[Saved data entries]
###

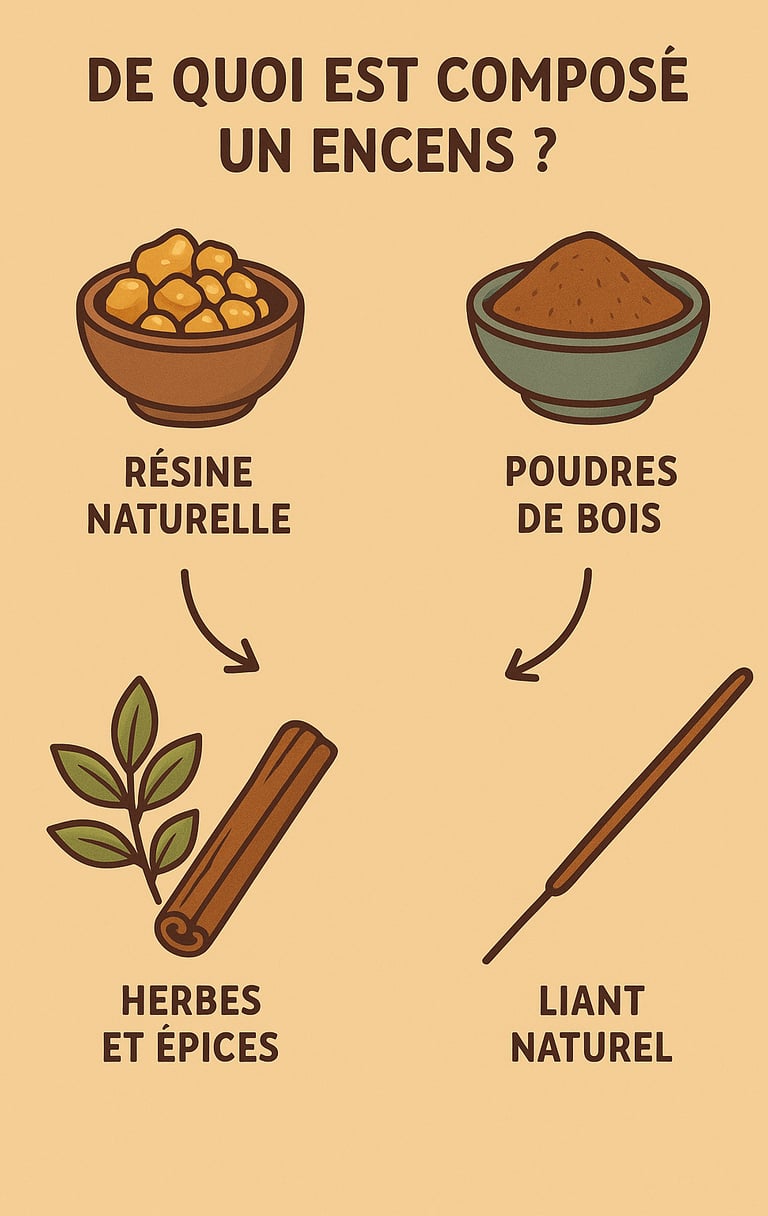 DE QUOI EST COMPOSÉ UN ENCENS ?

RÉSINE NATURELLE

POUDRES DE BOIS

HERBES ET ÉPICES

LIANT NATUREL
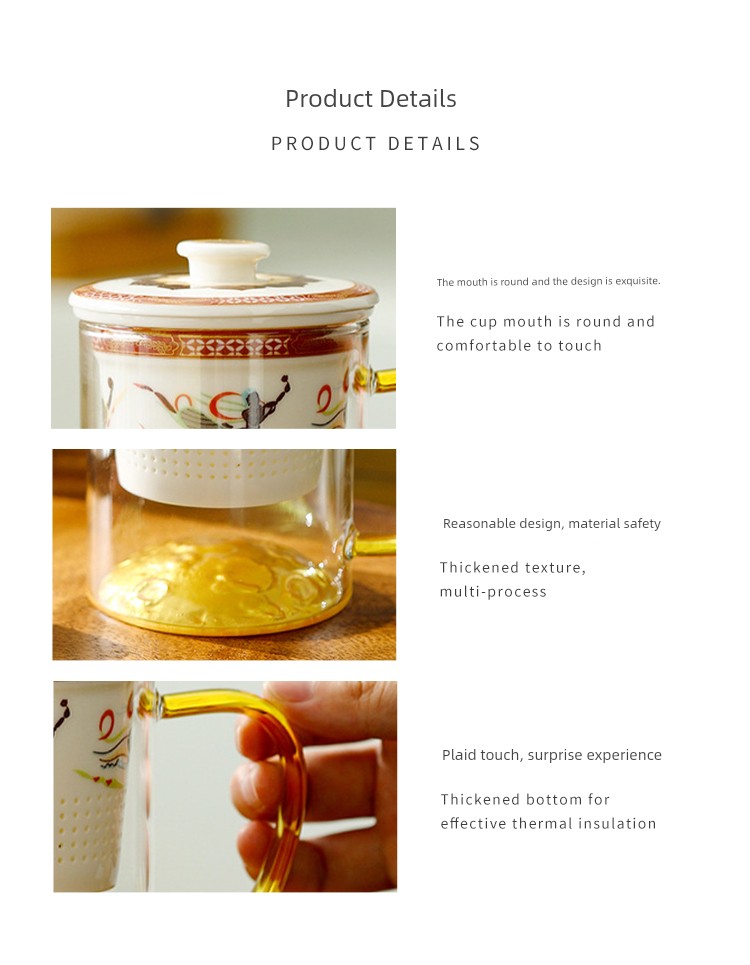 Product Details

PRODUCT DETAILS

The mouth is round and the design is exquisite.

The cup mouth is round and comfortable to touch

Reasonable design, material safety

Thickened texture, multi-process

Plaid touch, surprise experience

Thickened bottom for effective thermal insulation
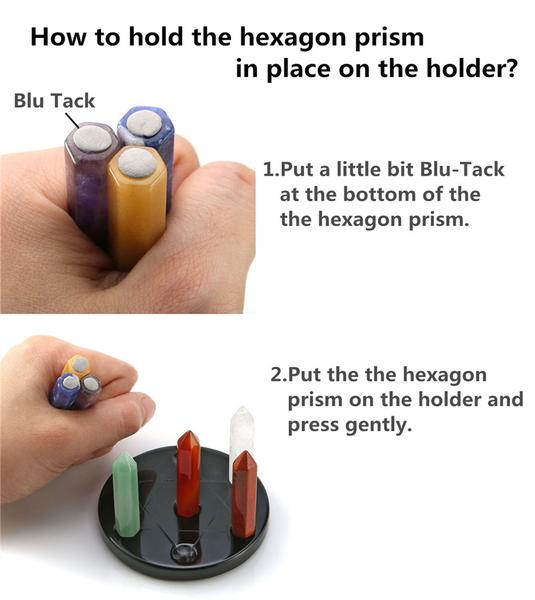 How to hold the hexagon prism in place on the holder?

Blu Tack

1.Put a little bit Blu-Tack at the bottom of the the hexagon prism.

2.Put the the hexagon prism on the holder and press gently.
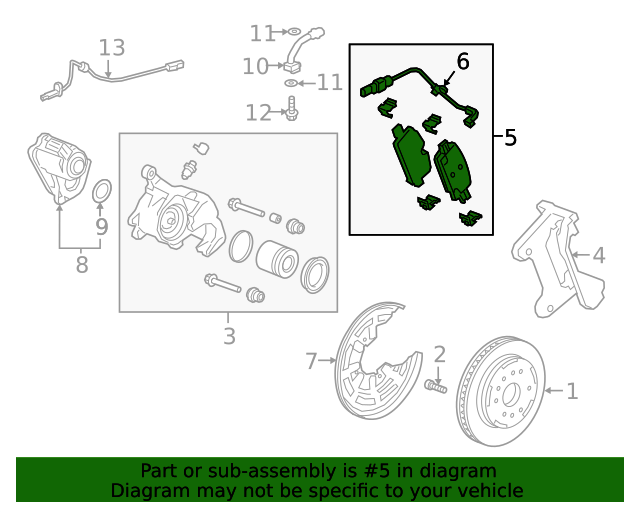 13
11
10
11
12
6
5
9
8
3
4
7
2
1
Part or sub-assembly is #5 in diagram
Diagram may not be specific to your vehicle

###

◆ **Work to complete**: The word "mouth" appears in some lines of the data; state how many such lines there are, and nothing further.

◆ **Reply**: 2